Note the IN cause for RteId but with only 1 item in the IN Array. Returned the result in ~50ms

 "expressions": ["index-search(\"missing_doc_ix\", 0, \"Default\", \"tranData\", FALSE, FALSE, 2, $$31, $$32, 2, $$33, $$34, TRUE, TRUE, TRUE)"
                                                                          ],

Now, if I run the same query again with multiple items in the IN clause. I just copied the same route again in the IN

Select `$MdfdTmstmp`,meta().id from tranData where `$Type` = "DailyReport" 
and `$MdfdTmstmp` > "2021-06-07" and RteId in ["91940","91940"]
limit 5;

Query ran for 10.15s and still got the 2 docs back. No index used. Happy to log a support ticket if that will help with the investigation. Bottom line for us is that I have never ever been able to get Analytics indexes to work with an IN clause.

Please create an additional index on only that one field – RteId.

@amrish The issue you encountered has been fixed in CB 7.1.0.

Starting 7.1.0, prefix search on secondary indexes has been enabled. This means that when you have the below index:

CREATE INDEX missing_doc_ix ON tranData(RteId:string, $Type:string, $MdfdTmstmp:string)

The missing_doc_ix index can be used to answer queries that have a prefix of the index in their predicate. For example,

SELECT `$MdfdTmstmp` FROM tranData WHERE RteId = "91940";

Before 7.1.0, in order for a secondary index to be picked up, all the fields need to be in the predicate. For example,

SELECT `$MdfdTmstmp`
FROM tranData
WHERE `$Type` = "DailyReport" AND `$MdfdTmstmp` > "2021-06-07" AND RteId = "91940";

Now for your issue with the below query:

Select `$MdfdTmstmp`,meta().id from tranData where `$Type` = "DailyReport" 
and `$MdfdTmstmp` > "2021-06-07" and RteId IN ["91940","91940"]
limit 5;

Even though your query has all the fields in the predicate, the compiler still tries to do a prefix search using only the RteId on the secondary index due to how the IN clause is handled, but the compiler cannot use the secondary index because prefix search is disabled before 7.1.0.

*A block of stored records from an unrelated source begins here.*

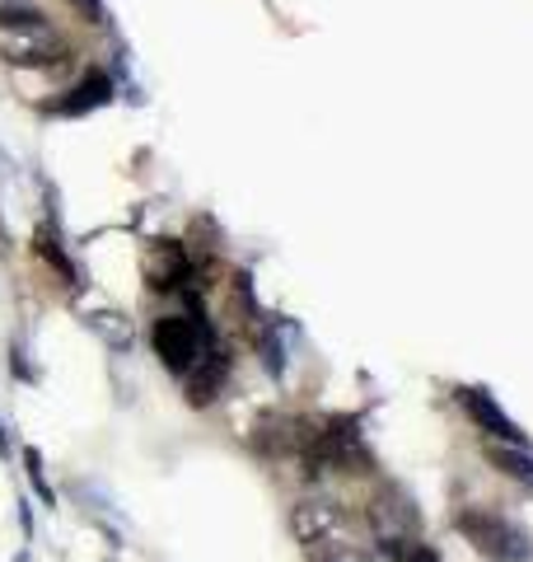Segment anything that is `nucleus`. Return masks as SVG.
<instances>
[{"label": "nucleus", "instance_id": "f257e3e1", "mask_svg": "<svg viewBox=\"0 0 533 562\" xmlns=\"http://www.w3.org/2000/svg\"><path fill=\"white\" fill-rule=\"evenodd\" d=\"M188 301V314H165V319L155 324L150 342H155V357L165 361V371H173L178 380H183L192 366H202L211 351H216V333H211V324L202 319V305H197V291H183Z\"/></svg>", "mask_w": 533, "mask_h": 562}, {"label": "nucleus", "instance_id": "f03ea898", "mask_svg": "<svg viewBox=\"0 0 533 562\" xmlns=\"http://www.w3.org/2000/svg\"><path fill=\"white\" fill-rule=\"evenodd\" d=\"M454 530L487 562H529L533 558L529 535L514 520H506L501 512H491V506H464V512L454 516Z\"/></svg>", "mask_w": 533, "mask_h": 562}, {"label": "nucleus", "instance_id": "7ed1b4c3", "mask_svg": "<svg viewBox=\"0 0 533 562\" xmlns=\"http://www.w3.org/2000/svg\"><path fill=\"white\" fill-rule=\"evenodd\" d=\"M295 535L309 549L314 562H342L347 558V525L332 506H299L295 512Z\"/></svg>", "mask_w": 533, "mask_h": 562}, {"label": "nucleus", "instance_id": "20e7f679", "mask_svg": "<svg viewBox=\"0 0 533 562\" xmlns=\"http://www.w3.org/2000/svg\"><path fill=\"white\" fill-rule=\"evenodd\" d=\"M454 398H458V408H464V413L473 417V427H477V431H487L491 441L524 446V431L514 427V417H506V408H501V403H496V398L483 390V384H458Z\"/></svg>", "mask_w": 533, "mask_h": 562}, {"label": "nucleus", "instance_id": "39448f33", "mask_svg": "<svg viewBox=\"0 0 533 562\" xmlns=\"http://www.w3.org/2000/svg\"><path fill=\"white\" fill-rule=\"evenodd\" d=\"M146 281L155 291H192V281H197V268H192V258L188 249L178 239H159L150 244V254H146Z\"/></svg>", "mask_w": 533, "mask_h": 562}, {"label": "nucleus", "instance_id": "423d86ee", "mask_svg": "<svg viewBox=\"0 0 533 562\" xmlns=\"http://www.w3.org/2000/svg\"><path fill=\"white\" fill-rule=\"evenodd\" d=\"M109 99H113V80L103 76V70H89V76L76 85V90H70V99L57 103V113L80 117V113H89V109H103Z\"/></svg>", "mask_w": 533, "mask_h": 562}, {"label": "nucleus", "instance_id": "0eeeda50", "mask_svg": "<svg viewBox=\"0 0 533 562\" xmlns=\"http://www.w3.org/2000/svg\"><path fill=\"white\" fill-rule=\"evenodd\" d=\"M487 460L506 473V479L533 487V454L524 446H510V441H487Z\"/></svg>", "mask_w": 533, "mask_h": 562}, {"label": "nucleus", "instance_id": "6e6552de", "mask_svg": "<svg viewBox=\"0 0 533 562\" xmlns=\"http://www.w3.org/2000/svg\"><path fill=\"white\" fill-rule=\"evenodd\" d=\"M84 328L94 333V338H103L109 347H117V351H127V347H132V319H122L117 310H99V314H89Z\"/></svg>", "mask_w": 533, "mask_h": 562}, {"label": "nucleus", "instance_id": "1a4fd4ad", "mask_svg": "<svg viewBox=\"0 0 533 562\" xmlns=\"http://www.w3.org/2000/svg\"><path fill=\"white\" fill-rule=\"evenodd\" d=\"M33 244H38V254L47 258V268H52V272H61V281H66L70 291H76V286H80V277H76V268H70V258H66V249H61V239L52 235V225H43V231L33 235Z\"/></svg>", "mask_w": 533, "mask_h": 562}, {"label": "nucleus", "instance_id": "9d476101", "mask_svg": "<svg viewBox=\"0 0 533 562\" xmlns=\"http://www.w3.org/2000/svg\"><path fill=\"white\" fill-rule=\"evenodd\" d=\"M384 553L394 562H440V553L431 549V543H421L412 535H388L384 539Z\"/></svg>", "mask_w": 533, "mask_h": 562}, {"label": "nucleus", "instance_id": "9b49d317", "mask_svg": "<svg viewBox=\"0 0 533 562\" xmlns=\"http://www.w3.org/2000/svg\"><path fill=\"white\" fill-rule=\"evenodd\" d=\"M29 479H33V487H38V492H43V497L52 502V487L43 483V460H38V450H29Z\"/></svg>", "mask_w": 533, "mask_h": 562}, {"label": "nucleus", "instance_id": "f8f14e48", "mask_svg": "<svg viewBox=\"0 0 533 562\" xmlns=\"http://www.w3.org/2000/svg\"><path fill=\"white\" fill-rule=\"evenodd\" d=\"M70 5H76L89 24H99V20H103V0H70Z\"/></svg>", "mask_w": 533, "mask_h": 562}, {"label": "nucleus", "instance_id": "ddd939ff", "mask_svg": "<svg viewBox=\"0 0 533 562\" xmlns=\"http://www.w3.org/2000/svg\"><path fill=\"white\" fill-rule=\"evenodd\" d=\"M10 254V235H5V221H0V258Z\"/></svg>", "mask_w": 533, "mask_h": 562}]
</instances>
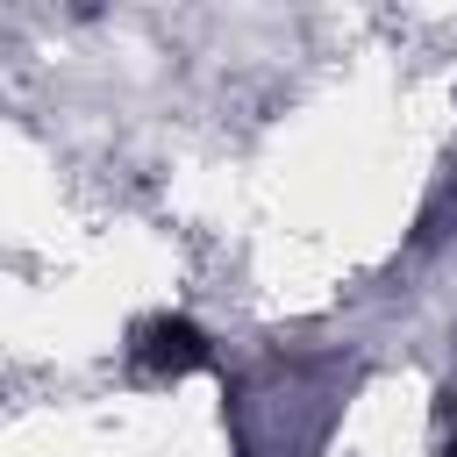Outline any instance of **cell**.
Listing matches in <instances>:
<instances>
[{"label": "cell", "mask_w": 457, "mask_h": 457, "mask_svg": "<svg viewBox=\"0 0 457 457\" xmlns=\"http://www.w3.org/2000/svg\"><path fill=\"white\" fill-rule=\"evenodd\" d=\"M129 350H136V364L157 371V378H193V371L214 364V343H207V328H200L193 314H150Z\"/></svg>", "instance_id": "1"}, {"label": "cell", "mask_w": 457, "mask_h": 457, "mask_svg": "<svg viewBox=\"0 0 457 457\" xmlns=\"http://www.w3.org/2000/svg\"><path fill=\"white\" fill-rule=\"evenodd\" d=\"M443 457H457V428H450V443H443Z\"/></svg>", "instance_id": "2"}]
</instances>
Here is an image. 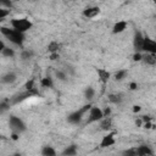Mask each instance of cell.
Listing matches in <instances>:
<instances>
[{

As to why the below query picks up the secondary index:

Select `$MdfdTmstmp`,meta().id from tranData where `$Type` = "DailyReport" 
and `$MdfdTmstmp` > "2021-06-07" and RteId in ["91940"]
limit 5;

That is because it is equivalent to the below query where all the fields are present in the predicate:

Select `$MdfdTmstmp`,meta().id from tranData where `$Type` = "DailyReport" 
and `$MdfdTmstmp` > "2021-06-07" and RteId = "91940"
limit 5;
1 Like

Thanks for letting me know. I’ll take 7.1.1 for a spin. We do intend to upgrade to 7 but I guess we’ll have to do it sooner than later if this issue is resolved in 7.1.x. Thanks for looking into this.